_SUPPLIED PASSAGE_
-=-=-=-=-
“This is an effort that requires credible Muslim voices to work effectively “” especially voices of those, like Fadl, born Sayyid Imam al-Sharif, and known as Dr. Fadil, whose story was told recently by Lawrence Wright in the New Yorker. Fadl helped build the Al Qaeda ideology and now repudiates it for its wanton violence.” — James K. Glassman, under secretary of state for public diplomacy and public affairs
Had James K. Glassman read the report on Fadil with attention and understanding, despite Lawrence Wright’s attempts to offer his own pollyannish gloss about What A Falling-Out There Was In The Ranks of Al Qaeda, he would have seen just from the quotes from Fadil offered, that Fadil was not abandoning Jihad. (Does anyone actually read anything with attention, or did he just accept an Executive Summary of the piece, or ignore the quotes and accept Wright’s misunderstanding of the very evidence he, Wright, presented?) Fadil is all for Jihad. He is simply for Jihad conducted by means other than the terrorism favored by Al Qaeda, because that doesn’t work. It simply arouses the Infidels too early. And what’s more, Fadil finds attacks on Muslim rulers, or rulers who call themselves Muslims, also a bad idea, though perhaps he does so because being inside an Egyptian or a Saudi jail, as so many of those former Al Qaeda ideologues or fighters have discovered, naturally leads to such a conclusion.
-=-=-=-=-
_DATASET SECTION_
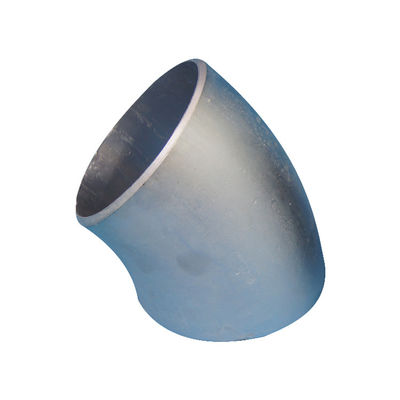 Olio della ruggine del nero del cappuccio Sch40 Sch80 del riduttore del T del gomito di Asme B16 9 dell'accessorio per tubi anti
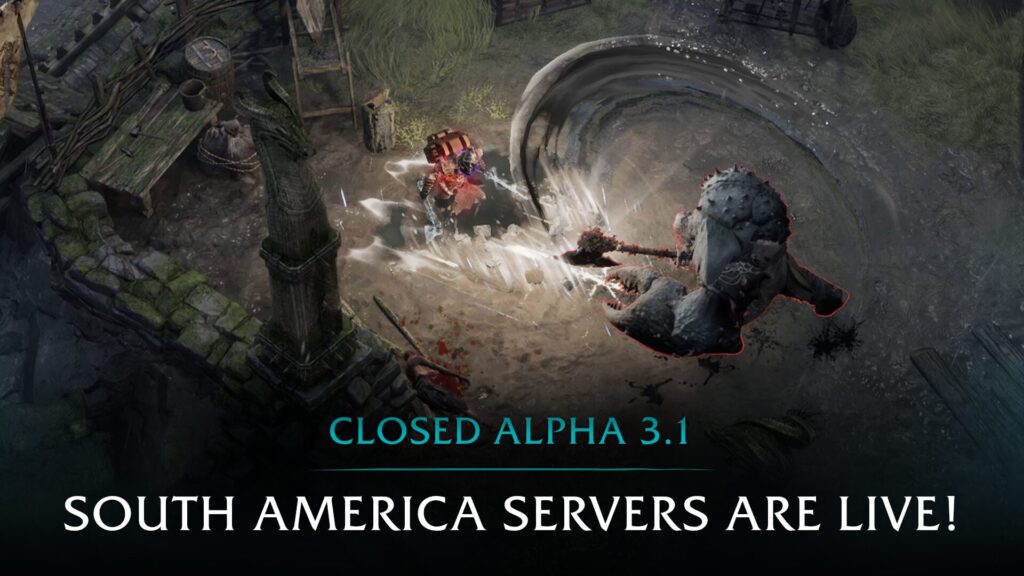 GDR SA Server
-=-=-=-=-
Carry on the commentary above about James K. Glassman and Fadil, starting right after its last sentence.

_TASK RESPONSE_
No, Glassman accepts, and does not offer a hint of questioning, the banal notion that “there is a war within Islam.” No, there isn’t really. There is a “war — or rather a Jihad — against Infidels.” The duty of Jihad is as old as Islam, and is central, not tangential, to Islam. It is the “struggle” or Jihad to press back the boundaries of Dar al-Islam, to remove all obstacles everywhere to the spread, and then to the dominance, of Islam. Being lazy, J. K. Glassman assumes that the means chosen for Jihad — qitaal or combat — by the early Muslims necessarily remains the only means, and therefore the identifying feature, of Jihad. But qitaal or combat is not the only means. A morning spent with Muslim texts, or Muslim sites online, would quickly demonstrate that Muslims have for many decades discussed all the other means of conducting Jihad that now present themselves.
To repeat myself: there have been several major changes, overlapping in time but distinct, that offer new weapons for those conducting Jihad.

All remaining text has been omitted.